José Navia Lame
Por un instante creo estar alucinando. Es mediodía. El calor y la humedad aumentan entre los veintiún pasajeros de la lancha mientras nos adentramos en la Ciénaga Grande de Santa Marta. A lo lejos, aquella línea negra que hasta hace poco flotaba sobre las aguas mansas, como una ilusión óptica, comienza a deshacerse en miles de diminutos fragmentos alados. Algunos vuelan hacia el firmamento plomizo, otros pasan rasantes, como saetas, rozando el agua con sus alas. A veces, se zambullen y reaparecen en segundos con un pececillo brillante en el pico. Incluso, vi a dos de estos pájaros disputarse en pleno vuelo la pequeña presa.
—Son cormoranes— dice don Gabriel, el lanchero.
El espectáculo dura varios minutos. A babor y estribor. Desde proa se ve alzar vuelo a otros cientos de cormoranes espantados por la embarcación. Navegamos hacia Buenavista y Nueva Venecia, dos poblados palafitos que se levantan en medio de la Ciénaga Grande. En la lancha también viaja la directora y dos profesionales de Tulpa, la empresa de consultoría que trabaja con el Instituto de Investigaciones Marinas y Costeras (Invemar), en un proyecto para el fortalecimiento del turismo de naturaleza. El cupo lo completan algunos jóvenes emprendedores turísticos de la comunidad, funcionarios de Invemar y representantes de fundaciones dedicadas a respaldar proyectos comunitarios.
Don Gabriel, el lanchero, acelera el motor 200 y dejamos atrás las nubes de cormoranes. Sin intrusos, las bandadas se posan de nuevo sobre las aguas dibujando aquella franja negra que confunde a los visitantes. Unos cuarenta minutos después aparecen en el horizonte las primeras viviendas de colores vivos levantadas sobre pilotes de madera en medio del agua. Es Buenavista, el poblado más chico. Aquí viven unas mil y pico y de personas. Las fachadas amarillas, rojas, verdes o azules espejean sobre las aguas de la ciénaga. Algunas manos trigueñas saludan desde los pórticos. La lancha atraviesa el pueblo por lo que sería la calle principal, rumbo a Nueva Venecia, el mayor de los caseríos y del que muchos colombianos oyeron hablar por primera vez hace veintitrés años, cuando un grupo paramilitar asesinó a 36 pescadores porque, según ellos, colaboraban con grupos insurgentes.

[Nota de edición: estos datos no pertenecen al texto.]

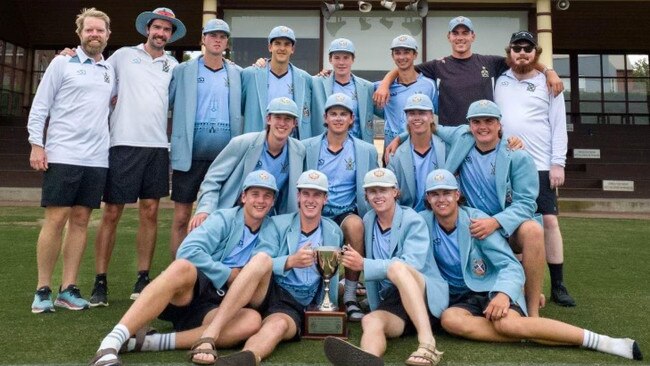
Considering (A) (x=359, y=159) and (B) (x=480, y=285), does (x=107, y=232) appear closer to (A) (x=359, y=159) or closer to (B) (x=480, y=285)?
(A) (x=359, y=159)

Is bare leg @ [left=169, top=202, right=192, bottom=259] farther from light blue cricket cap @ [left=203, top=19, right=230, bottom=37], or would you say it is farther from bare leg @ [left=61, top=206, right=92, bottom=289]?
light blue cricket cap @ [left=203, top=19, right=230, bottom=37]

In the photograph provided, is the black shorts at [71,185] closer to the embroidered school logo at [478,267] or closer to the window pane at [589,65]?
the embroidered school logo at [478,267]

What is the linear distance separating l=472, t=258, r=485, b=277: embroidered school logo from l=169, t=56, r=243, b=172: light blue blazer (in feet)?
7.01

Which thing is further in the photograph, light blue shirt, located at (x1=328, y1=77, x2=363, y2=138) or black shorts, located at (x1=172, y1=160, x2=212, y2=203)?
light blue shirt, located at (x1=328, y1=77, x2=363, y2=138)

Lo mágico empieza en el cruce delirante entre las nubes de cormoranes
Ahora, unos cuantos jóvenes, apoyados por diversas entidades y líderes tradicionales intentan convertir a la Ciénaga de Santa Marta en un destino turístico de naturaleza. Tienen a su favor el espectáculo delirante de las aves endémicas y migratorias, además, del conocimiento de la cultura anfibia en la cual nacieron y la confianza para relacionarse con los habitantes de los caseríos. El puerto de donde salen las lanchas, además, está ubicado a una hora por carretera desde Santa Marta o Barranquilla.
Don Gabriel amarra la lancha en el pilote de una de las casas. Allí probamos el plátano con ogao y suero costeño. Enfrente, una mujer navega a canalete hacia la panadería. Un perro se da un chapuzón y dos niñas cruzan en una canoa de madera, el bien más preciado en este pueblo de pescadores.
Hay seis tipos de canoas, explica Edrulfo, quien las fabrica en miniatura con madera náufraga. Así les dice a los residuos de árboles que arrastra la corriente. La menor de las embarcaciones es la de hacer mandados. La llaman la ‘mandadera’ y también la usan para salir a vender arepa, bollo o fritos; la más grande es el bongoducto y sirve para traer agua dulce desde un caño de tierra adentro. La que les da de comer todos los días es la pescadora. Hay otras para transportar víveres y pescado.